- [Task item]: Copying rule for the data below: pictures stay out, and only the lines from the one with "vertical selective focus" down to the one with "Blue Grosbeak Larry Keller", inclusive, are repeated exactly.

- [Dataset records]:
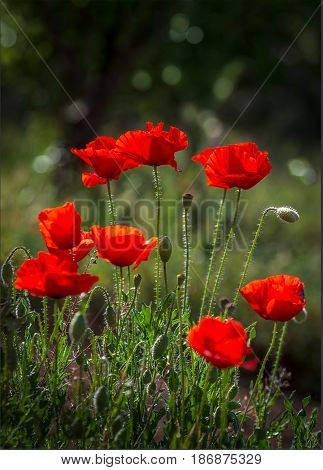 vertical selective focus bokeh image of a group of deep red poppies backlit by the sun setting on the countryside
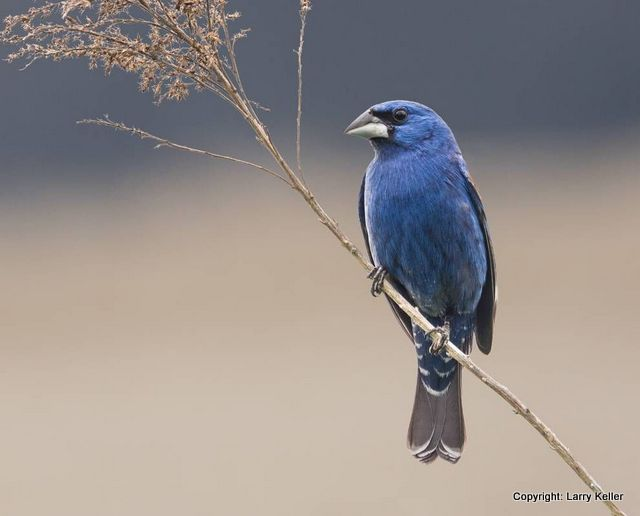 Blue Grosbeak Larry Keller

--

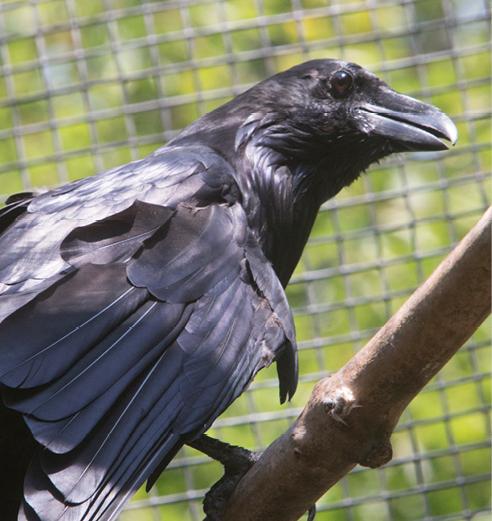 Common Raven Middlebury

- [Finished exercise]:
 vertical selective focus bokeh image of a group of deep red poppies backlit by the sun setting on the countryside
 Blue Grosbeak Larry Keller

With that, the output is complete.